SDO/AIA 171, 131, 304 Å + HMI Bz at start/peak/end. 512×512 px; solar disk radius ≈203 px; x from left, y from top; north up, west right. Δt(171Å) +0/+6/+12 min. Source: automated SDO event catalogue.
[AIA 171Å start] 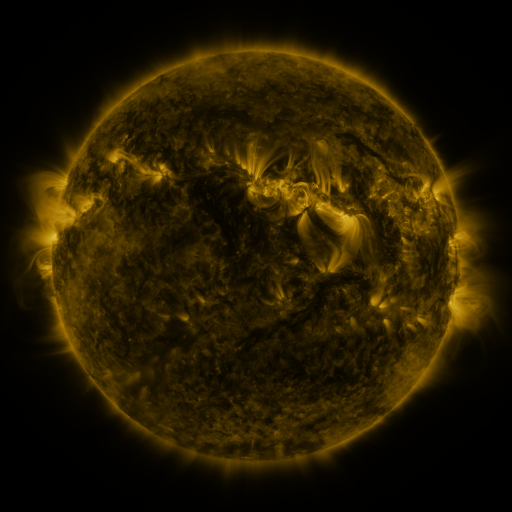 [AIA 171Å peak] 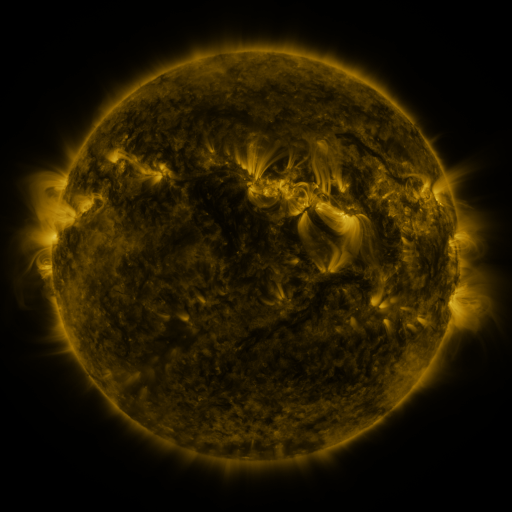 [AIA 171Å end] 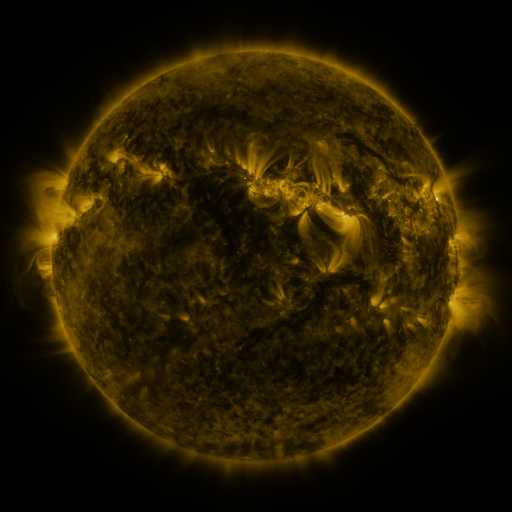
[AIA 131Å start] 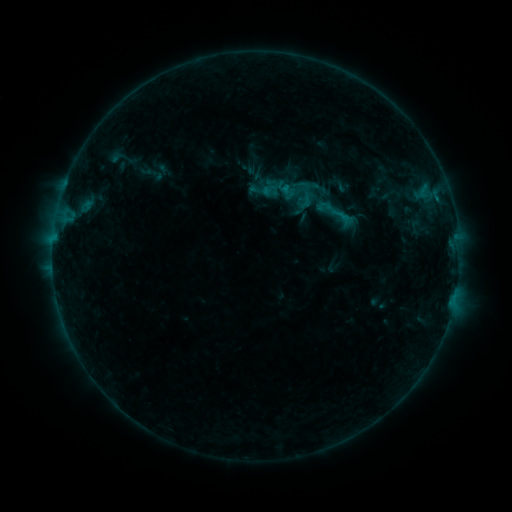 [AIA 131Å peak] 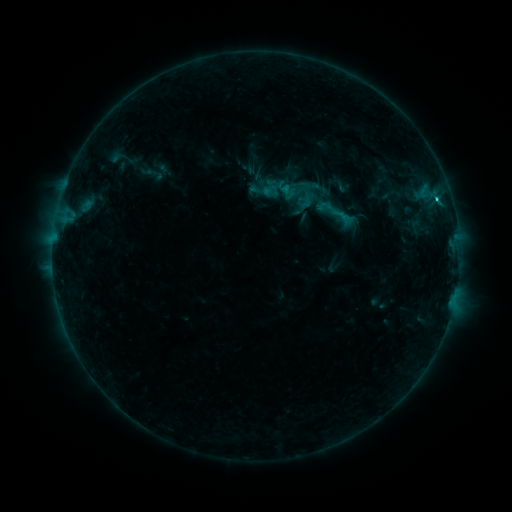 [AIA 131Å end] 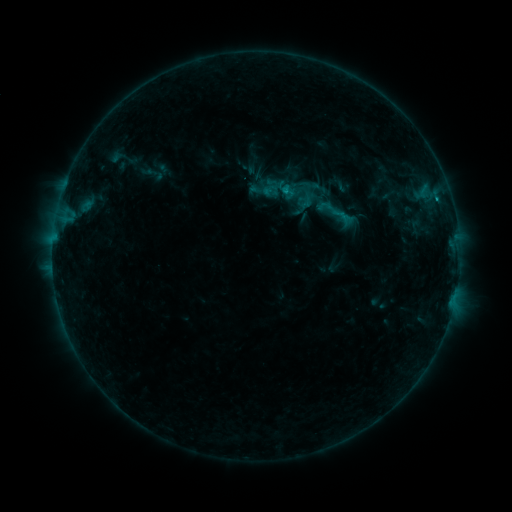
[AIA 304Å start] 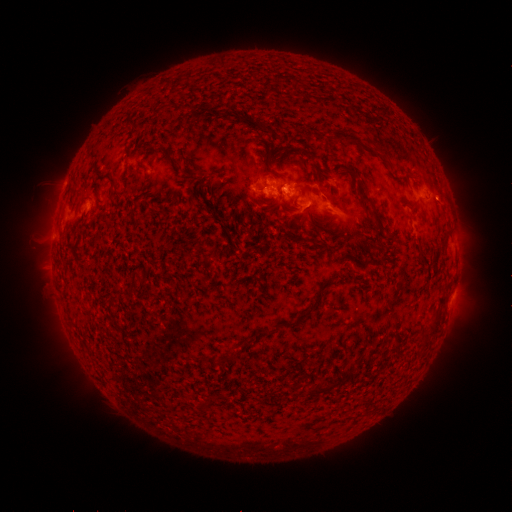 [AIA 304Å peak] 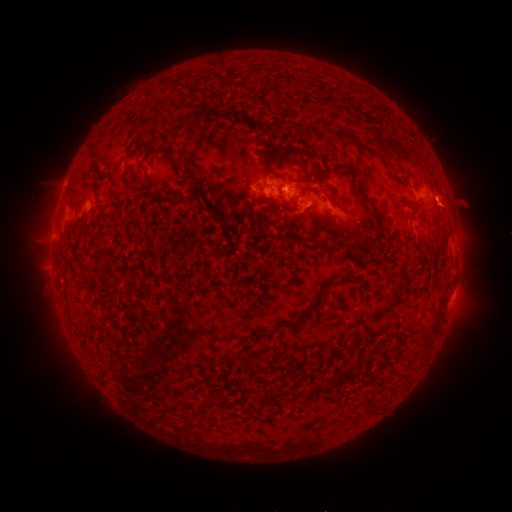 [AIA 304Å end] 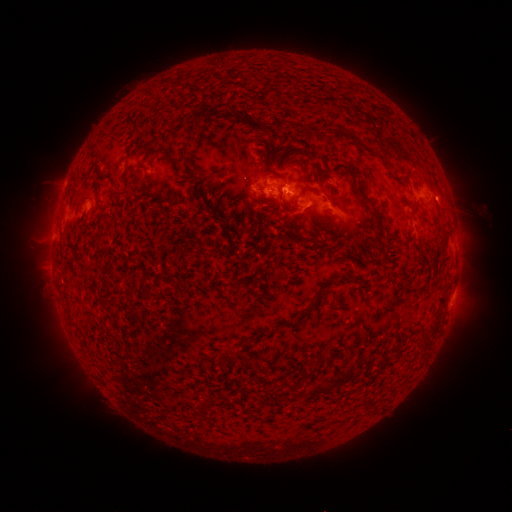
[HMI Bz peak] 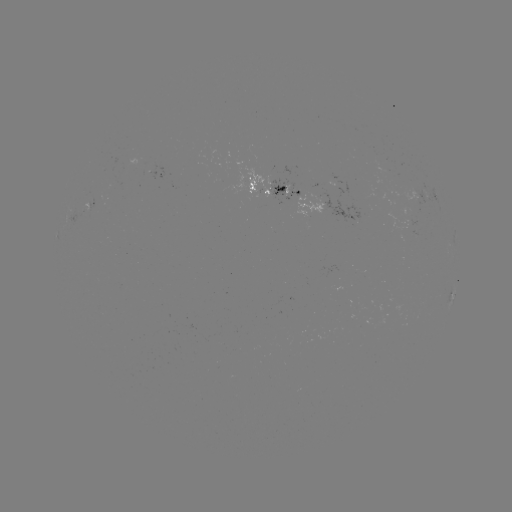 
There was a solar flare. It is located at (435, 200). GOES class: C1.2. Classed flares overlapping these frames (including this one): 1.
────────
* About this exercise *
What is wanted is a copy of every line in the listing that includes the word "solar".

* Solution to the exercise *
SDO/AIA 171, 131, 304 Å + HMI Bz at start/peak/end. 512×512 px; solar disk radius ≈203 px; x from left, y from top; north up, west right. Δt(171Å) +0/+6/+12 min. Source: automated SDO event catalogue.
There was a solar flare. It is located at (435, 200). GOES class: C1.2. Classed flares overlapping these frames (including this one): 1.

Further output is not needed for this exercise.